Si nous voulons vraiment atteindre les objectifs du programme annuel de
1998 que nous venons de mentionner et d'autres encore, nous devrons
remettre à l'honneur notre tradition politique fondée sur le dialogue
constructif. Le Conseil fédéral reste persuadé que pour être efficace,
une politique doit, dans notre pays régi par la démocratie directe,
s'appuyer sur la concordance des principales forces politiques; les
enseignements à tirer de l'expérience cantonale la plus récente
confortent le gouvernement dans cette opinion. Mais même la concordance
n'est pas une garantie de réussite. Elle aussi doit s'appuyer, comme
tout système politique, sur une culture qui lui soit propice. Pour
résoudre des problèmes mineurs, on peut se contenter de majorités
fluctuantes; mais les grandes questions telles que l'intégration
européenne ou l'assainissement des finances fédérales nécessitent
absolument un consensus général et un état d'esprit conciliant. C'est
pourquoi, le Conseil fédéral invite toutes les forces sociales et
politiques de notre pays, mais surtout tous les partis gouvernementaux,
à engager un dialogue franc et constructif sur ces questions cruciales.
Car si chacun ne tient compte que de sa clientèle politique, nous
n'arriverons pas à trouver de réponse à ces problèmes épineux dont le
règlement fort difficile est pourtant essentiel pour l'avenir de notre
pays.

Nous devons accorder une attention toute particulière au renforcement de
notre identité et des moyens d'action de l'Etat si nous voulons rester à
la hauteur de la situation dans un monde en proie à de profonds et
rapides bouleversements: il suffit de songer aux décalages entre les
potentiels économiques des différents pays, à l'accroissement de la
mobilité des facteurs de production que sont le capital et la
main-d'œuvre, à la vitesse hallucinante à laquelle se développe ce
nouveau et quatrième facteur de production qu'est l'information, à
l'inquiétante mobilité des organisations criminelles, à l'intégration
des blocs économiques régionaux, au rééquilibrage des forces
politico-militaires, à la croissance démographique dans les pays en
développement, aux modifications de la pyramide des âges dans les pays
hautement industrialisés, au fossé qui sépare ces deux groupes de pays
tant sur le plan des droits de l'homme que de la prospérité et à la mise
à contribution de l'environnement. Ces constatations sont d'autant plus
vraies que des institutions efficaces pour diriger l'évolution esquissée
ne sont encore qu'à l'état embryonnaire ou font totalement défaut sur le
plan international et que la Suisse s'est parfois elle-même exclue des
décisions prises au sein de certaines de ces institutions.

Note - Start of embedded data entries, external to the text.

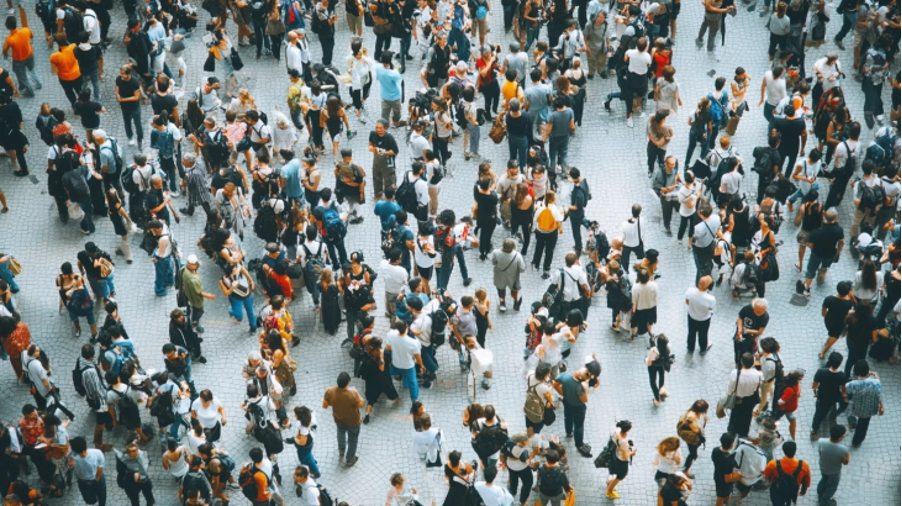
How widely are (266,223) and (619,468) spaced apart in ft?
20.7

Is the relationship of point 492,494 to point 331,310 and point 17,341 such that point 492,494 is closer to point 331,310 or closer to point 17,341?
point 331,310

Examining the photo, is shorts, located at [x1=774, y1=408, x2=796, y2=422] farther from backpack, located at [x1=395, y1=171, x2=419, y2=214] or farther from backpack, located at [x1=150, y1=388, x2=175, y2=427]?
backpack, located at [x1=150, y1=388, x2=175, y2=427]

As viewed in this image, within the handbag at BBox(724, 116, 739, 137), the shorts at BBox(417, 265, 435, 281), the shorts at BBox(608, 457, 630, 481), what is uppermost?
the handbag at BBox(724, 116, 739, 137)

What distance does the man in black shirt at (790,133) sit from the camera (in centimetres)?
1936

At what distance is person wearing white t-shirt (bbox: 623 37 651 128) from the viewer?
2066 cm

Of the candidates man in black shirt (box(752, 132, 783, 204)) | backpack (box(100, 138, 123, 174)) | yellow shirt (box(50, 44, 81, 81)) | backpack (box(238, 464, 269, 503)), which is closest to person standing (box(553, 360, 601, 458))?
backpack (box(238, 464, 269, 503))

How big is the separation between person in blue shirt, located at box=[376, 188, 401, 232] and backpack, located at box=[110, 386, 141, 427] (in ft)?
14.3

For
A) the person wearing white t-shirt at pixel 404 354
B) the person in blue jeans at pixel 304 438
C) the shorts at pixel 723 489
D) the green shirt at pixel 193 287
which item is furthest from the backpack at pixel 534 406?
the green shirt at pixel 193 287

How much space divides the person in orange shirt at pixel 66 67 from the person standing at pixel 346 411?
8078 mm

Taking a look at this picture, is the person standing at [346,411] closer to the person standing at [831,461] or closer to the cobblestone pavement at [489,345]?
the cobblestone pavement at [489,345]

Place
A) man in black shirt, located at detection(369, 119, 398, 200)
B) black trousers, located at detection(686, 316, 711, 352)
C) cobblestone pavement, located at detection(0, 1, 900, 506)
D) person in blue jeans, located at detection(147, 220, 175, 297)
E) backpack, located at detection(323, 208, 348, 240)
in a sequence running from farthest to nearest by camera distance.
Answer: man in black shirt, located at detection(369, 119, 398, 200), backpack, located at detection(323, 208, 348, 240), person in blue jeans, located at detection(147, 220, 175, 297), black trousers, located at detection(686, 316, 711, 352), cobblestone pavement, located at detection(0, 1, 900, 506)

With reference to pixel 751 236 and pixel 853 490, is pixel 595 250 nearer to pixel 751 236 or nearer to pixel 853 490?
pixel 751 236

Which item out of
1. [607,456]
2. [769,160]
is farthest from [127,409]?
[769,160]

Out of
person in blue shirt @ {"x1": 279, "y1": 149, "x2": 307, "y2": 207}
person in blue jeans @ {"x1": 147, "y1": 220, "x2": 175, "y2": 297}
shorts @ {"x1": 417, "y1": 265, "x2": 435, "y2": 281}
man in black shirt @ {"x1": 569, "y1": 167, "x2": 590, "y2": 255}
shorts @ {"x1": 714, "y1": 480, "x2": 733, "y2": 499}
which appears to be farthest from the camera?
person in blue shirt @ {"x1": 279, "y1": 149, "x2": 307, "y2": 207}
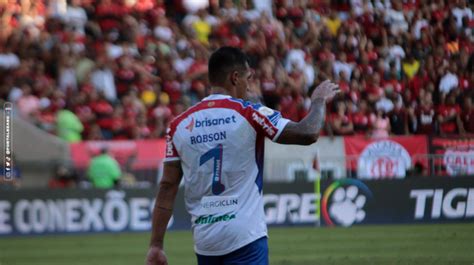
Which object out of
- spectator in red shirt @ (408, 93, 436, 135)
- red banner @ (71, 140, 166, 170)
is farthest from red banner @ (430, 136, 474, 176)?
red banner @ (71, 140, 166, 170)

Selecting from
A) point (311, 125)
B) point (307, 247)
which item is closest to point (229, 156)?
point (311, 125)

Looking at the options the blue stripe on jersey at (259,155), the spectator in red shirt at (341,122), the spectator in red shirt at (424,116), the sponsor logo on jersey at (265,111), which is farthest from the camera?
the spectator in red shirt at (424,116)

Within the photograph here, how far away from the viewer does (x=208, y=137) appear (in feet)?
20.2

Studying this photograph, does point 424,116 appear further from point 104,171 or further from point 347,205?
point 104,171

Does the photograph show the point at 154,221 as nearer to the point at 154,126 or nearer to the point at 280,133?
the point at 280,133

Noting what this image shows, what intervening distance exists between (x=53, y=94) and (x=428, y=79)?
27.1ft

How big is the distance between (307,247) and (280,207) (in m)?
4.47

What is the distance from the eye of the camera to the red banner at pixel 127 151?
2173 cm

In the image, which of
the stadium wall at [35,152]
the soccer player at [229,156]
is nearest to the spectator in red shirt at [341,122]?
the stadium wall at [35,152]

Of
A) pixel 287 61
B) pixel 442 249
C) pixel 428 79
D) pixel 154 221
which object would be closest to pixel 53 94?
pixel 287 61

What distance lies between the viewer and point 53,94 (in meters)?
23.3

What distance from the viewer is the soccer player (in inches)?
239

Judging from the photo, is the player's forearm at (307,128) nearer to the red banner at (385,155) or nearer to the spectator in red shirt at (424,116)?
the red banner at (385,155)

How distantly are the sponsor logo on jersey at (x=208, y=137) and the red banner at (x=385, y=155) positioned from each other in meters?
15.5
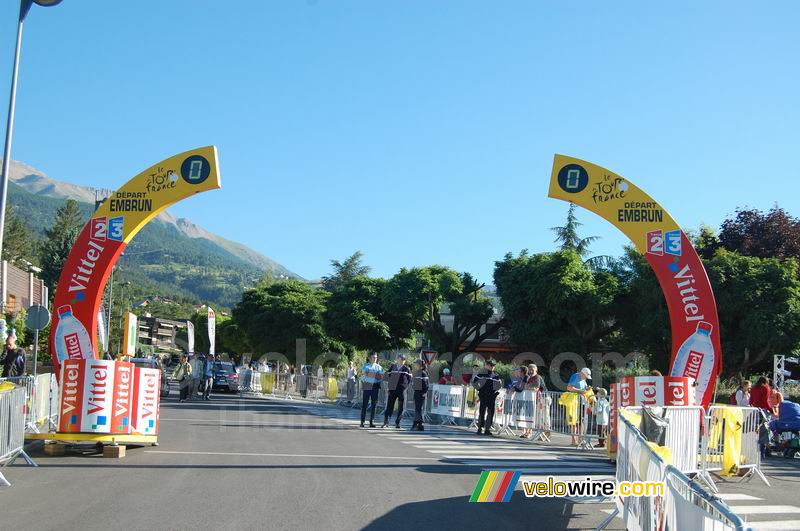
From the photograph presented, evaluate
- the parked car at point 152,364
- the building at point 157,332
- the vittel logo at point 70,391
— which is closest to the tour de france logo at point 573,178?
the vittel logo at point 70,391

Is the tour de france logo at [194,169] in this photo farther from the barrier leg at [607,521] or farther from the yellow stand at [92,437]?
the barrier leg at [607,521]

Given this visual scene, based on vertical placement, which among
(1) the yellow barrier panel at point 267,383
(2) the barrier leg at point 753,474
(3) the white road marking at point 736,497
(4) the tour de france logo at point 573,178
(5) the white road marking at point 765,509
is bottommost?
(1) the yellow barrier panel at point 267,383

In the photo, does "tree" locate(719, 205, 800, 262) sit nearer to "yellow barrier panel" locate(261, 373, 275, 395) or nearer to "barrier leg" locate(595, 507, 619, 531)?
"yellow barrier panel" locate(261, 373, 275, 395)

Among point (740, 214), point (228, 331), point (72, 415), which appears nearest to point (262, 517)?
point (72, 415)

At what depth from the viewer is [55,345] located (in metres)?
16.5

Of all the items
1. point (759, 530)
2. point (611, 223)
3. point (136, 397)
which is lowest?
point (759, 530)

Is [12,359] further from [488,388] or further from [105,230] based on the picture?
[488,388]

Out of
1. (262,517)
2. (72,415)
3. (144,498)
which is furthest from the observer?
(72,415)

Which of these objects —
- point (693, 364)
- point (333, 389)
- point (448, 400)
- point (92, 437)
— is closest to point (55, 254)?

Le Conseil fédéral accorde par conséquent une importance toute
particulière à la réforme de la constitution et à la réforme des
institutions de direction de l'Etat. De ce fait, il a soumis au
Parlement, outre un projet de mise à jour de la constitution, des
propositions en vue d'une réforme de la justice et des droits
populaires. C'est dans ces deux domaines que la surcharge du système et,
par là même, la limitation de la capacité d'action de l'Etat est la plus
marquée. Les commissions parlementaires qui s'occupent de la réforme de
la constitution se sont attaquées à cette tâche avec une ardeur
remarquable et ont pratiquement achevé leurs travaux. La réforme du
fédéralisme, qui s'effectue en collaboration avec les cantons, a aussi
progressé de manière satisfaisante, de sorte que ce projet pourra être
mis en consultation l'année prochaine. Dans le cadre de la réforme de
l'administration, il s'agira, en 1998, de continuer à mettre en oeuvre
la nouvelle organisation des départements arrêtée par le Conseil fédéral
durant cette année et d'intégrer les domaines transférés dans les
départements auxquels ils auront été réaffectés, tout en exploitant les
synergies qui en résulteront. Mais il s'agira aussi d'étendre la
nouvelle gestion publique et le principe de la gestion par mandats de
prestations et enveloppes budgétaires à d'autres services. L'année
prochaine, la réforme des institutions de direction de l'Etat, qui vise
à renforcer et à décharger le Conseil fédéral, notamment le président de
la Confédération, ainsi qu'à réexaminer la répartition des tâches entre
le pouvoir exécutif et  le pouvoir législatif, sera elle aussi
sensiblement accélérée.

La réforme de la constitution  permettra non seulement d'améliorer les
moyens d'action de l'Etat , mais aussi de mieux cerner notre identité
nationale. Nous devons prendre conscience du fait que la question de
l'identité de la Suisse est éminemment politique. En ces temps de remise
en question, il ne faut justement pas l'éluder. En effet, l'identité
nationale n'est pas acquise une fois pour toutes. Bien au contraire,
elle fluctue au gré des événements qui secouent les pays.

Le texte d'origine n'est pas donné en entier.